--- DIRECTIVE ---
Express the lines from the one containing "What order from farthest to closest do" up to and including the one containing "the window frame at point 232,1015 →" as a JSON list of strings, one string per line, with blank lines omitted.

----- GIVEN RECORDS

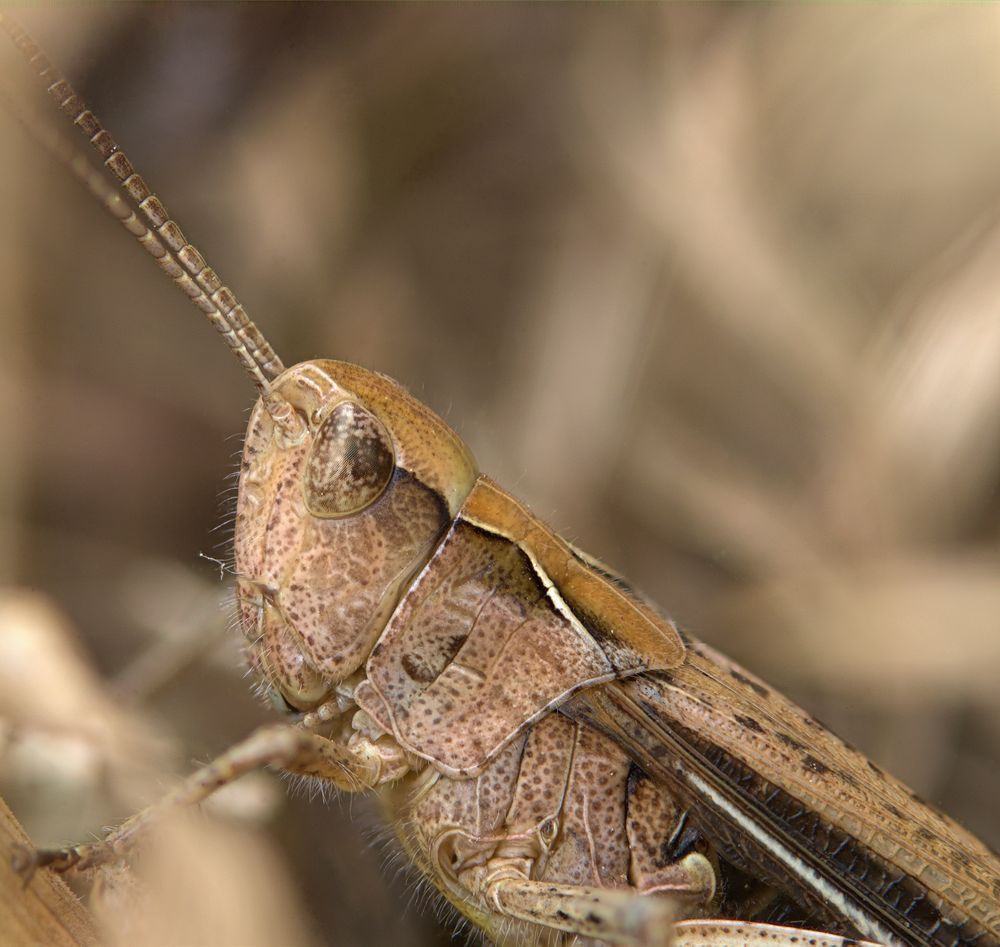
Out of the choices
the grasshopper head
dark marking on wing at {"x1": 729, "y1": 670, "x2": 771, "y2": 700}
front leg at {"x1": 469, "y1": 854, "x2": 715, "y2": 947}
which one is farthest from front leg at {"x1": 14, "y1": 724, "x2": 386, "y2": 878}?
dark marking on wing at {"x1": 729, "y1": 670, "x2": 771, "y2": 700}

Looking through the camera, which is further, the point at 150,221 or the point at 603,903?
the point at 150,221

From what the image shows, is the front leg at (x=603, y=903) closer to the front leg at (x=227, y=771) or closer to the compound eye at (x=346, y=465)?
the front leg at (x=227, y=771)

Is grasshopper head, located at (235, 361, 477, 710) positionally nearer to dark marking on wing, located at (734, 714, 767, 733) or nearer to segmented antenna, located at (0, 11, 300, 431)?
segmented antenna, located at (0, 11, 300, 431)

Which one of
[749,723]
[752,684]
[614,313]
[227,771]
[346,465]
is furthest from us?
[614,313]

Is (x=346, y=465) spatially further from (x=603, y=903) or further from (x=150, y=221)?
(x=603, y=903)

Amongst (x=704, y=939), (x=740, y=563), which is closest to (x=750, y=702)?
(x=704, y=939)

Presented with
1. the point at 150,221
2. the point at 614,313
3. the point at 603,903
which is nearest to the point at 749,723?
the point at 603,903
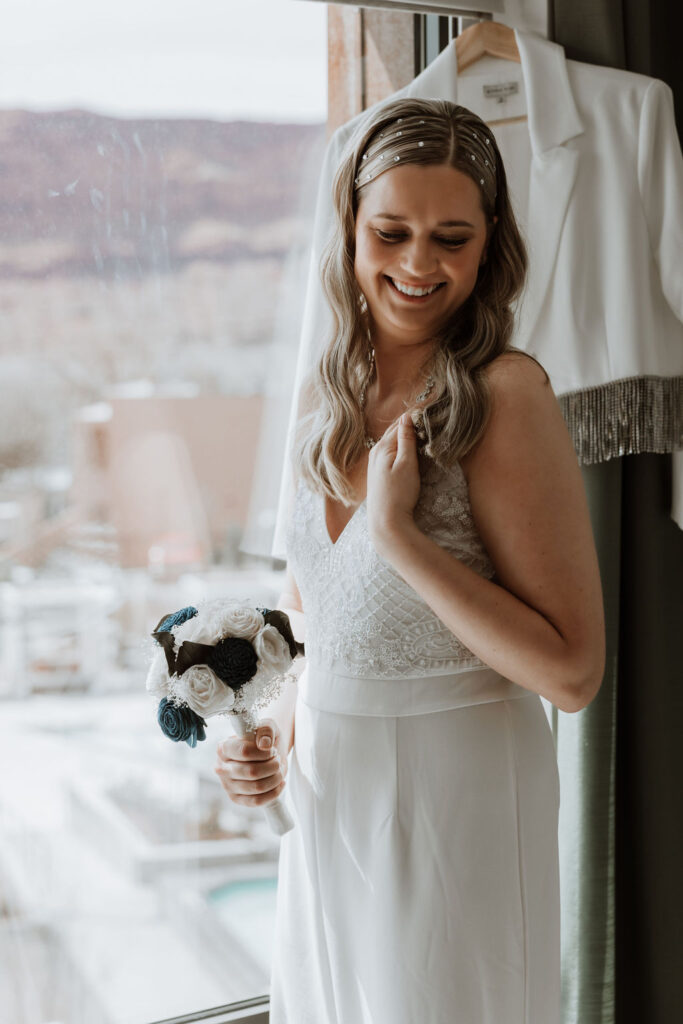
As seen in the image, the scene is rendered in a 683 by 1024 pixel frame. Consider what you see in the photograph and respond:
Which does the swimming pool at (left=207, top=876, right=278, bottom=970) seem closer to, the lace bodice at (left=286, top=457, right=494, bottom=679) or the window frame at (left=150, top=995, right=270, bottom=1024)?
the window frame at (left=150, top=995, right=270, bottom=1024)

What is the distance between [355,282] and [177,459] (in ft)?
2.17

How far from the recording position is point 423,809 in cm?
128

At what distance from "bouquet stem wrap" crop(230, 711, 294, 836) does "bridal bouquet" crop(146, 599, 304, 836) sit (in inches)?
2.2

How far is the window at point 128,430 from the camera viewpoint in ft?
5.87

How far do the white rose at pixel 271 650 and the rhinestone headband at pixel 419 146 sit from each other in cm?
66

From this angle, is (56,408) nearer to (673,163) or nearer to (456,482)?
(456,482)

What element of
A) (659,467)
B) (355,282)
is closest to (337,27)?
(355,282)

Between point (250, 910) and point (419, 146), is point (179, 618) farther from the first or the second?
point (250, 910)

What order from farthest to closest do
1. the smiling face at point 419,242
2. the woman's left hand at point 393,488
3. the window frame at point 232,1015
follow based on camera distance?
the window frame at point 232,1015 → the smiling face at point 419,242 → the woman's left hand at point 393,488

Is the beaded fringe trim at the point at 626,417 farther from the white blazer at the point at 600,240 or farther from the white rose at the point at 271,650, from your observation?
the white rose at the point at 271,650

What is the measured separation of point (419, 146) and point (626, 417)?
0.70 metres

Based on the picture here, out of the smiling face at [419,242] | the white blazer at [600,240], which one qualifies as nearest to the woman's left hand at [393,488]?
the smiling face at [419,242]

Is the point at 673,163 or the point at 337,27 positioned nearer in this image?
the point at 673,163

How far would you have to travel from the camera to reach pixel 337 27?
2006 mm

----------
----- GIVEN RECORDS

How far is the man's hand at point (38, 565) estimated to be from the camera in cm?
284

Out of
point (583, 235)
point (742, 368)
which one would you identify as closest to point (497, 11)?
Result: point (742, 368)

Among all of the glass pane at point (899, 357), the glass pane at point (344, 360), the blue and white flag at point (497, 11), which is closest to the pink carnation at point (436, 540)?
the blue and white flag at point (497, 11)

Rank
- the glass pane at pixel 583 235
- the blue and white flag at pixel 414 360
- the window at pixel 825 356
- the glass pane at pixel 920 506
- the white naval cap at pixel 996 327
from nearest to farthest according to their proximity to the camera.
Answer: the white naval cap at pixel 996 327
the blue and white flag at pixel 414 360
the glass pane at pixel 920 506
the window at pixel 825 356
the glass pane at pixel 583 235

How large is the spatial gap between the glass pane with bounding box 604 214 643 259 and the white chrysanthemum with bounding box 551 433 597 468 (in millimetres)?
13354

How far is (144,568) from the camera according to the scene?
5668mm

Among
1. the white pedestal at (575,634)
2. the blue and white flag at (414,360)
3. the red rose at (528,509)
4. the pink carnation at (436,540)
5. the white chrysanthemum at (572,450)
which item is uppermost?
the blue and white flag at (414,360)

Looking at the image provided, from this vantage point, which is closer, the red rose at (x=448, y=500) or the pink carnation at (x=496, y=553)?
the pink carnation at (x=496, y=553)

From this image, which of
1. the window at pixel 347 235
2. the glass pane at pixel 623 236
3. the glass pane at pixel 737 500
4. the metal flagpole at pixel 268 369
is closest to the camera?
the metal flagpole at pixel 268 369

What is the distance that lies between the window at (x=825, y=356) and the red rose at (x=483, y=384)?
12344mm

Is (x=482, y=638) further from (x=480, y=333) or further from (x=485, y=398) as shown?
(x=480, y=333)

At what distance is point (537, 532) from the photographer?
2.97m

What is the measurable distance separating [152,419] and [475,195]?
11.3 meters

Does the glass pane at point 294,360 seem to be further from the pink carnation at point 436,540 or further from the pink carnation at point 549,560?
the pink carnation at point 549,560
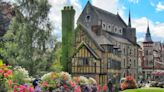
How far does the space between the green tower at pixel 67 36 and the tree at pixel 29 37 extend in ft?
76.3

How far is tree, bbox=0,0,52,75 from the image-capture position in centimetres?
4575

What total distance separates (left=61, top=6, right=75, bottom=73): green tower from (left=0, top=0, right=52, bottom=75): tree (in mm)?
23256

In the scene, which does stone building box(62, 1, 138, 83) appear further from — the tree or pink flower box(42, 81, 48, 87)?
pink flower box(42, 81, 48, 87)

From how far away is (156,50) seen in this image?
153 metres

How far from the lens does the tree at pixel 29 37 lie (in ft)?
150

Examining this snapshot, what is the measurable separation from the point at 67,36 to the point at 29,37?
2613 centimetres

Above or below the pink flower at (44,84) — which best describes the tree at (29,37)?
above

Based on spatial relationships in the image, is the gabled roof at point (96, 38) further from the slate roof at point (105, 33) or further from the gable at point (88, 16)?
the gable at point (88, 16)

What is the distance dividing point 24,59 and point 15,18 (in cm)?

----------

--- ANSWER TO THIS TASK ---
[
  "What order from farthest to closest do",
  "1. the smiling face at point 419,242",
  "2. the woman's left hand at point 393,488",
  "3. the window frame at point 232,1015",
  "follow based on camera distance?",
  "the window frame at point 232,1015 → the smiling face at point 419,242 → the woman's left hand at point 393,488"
]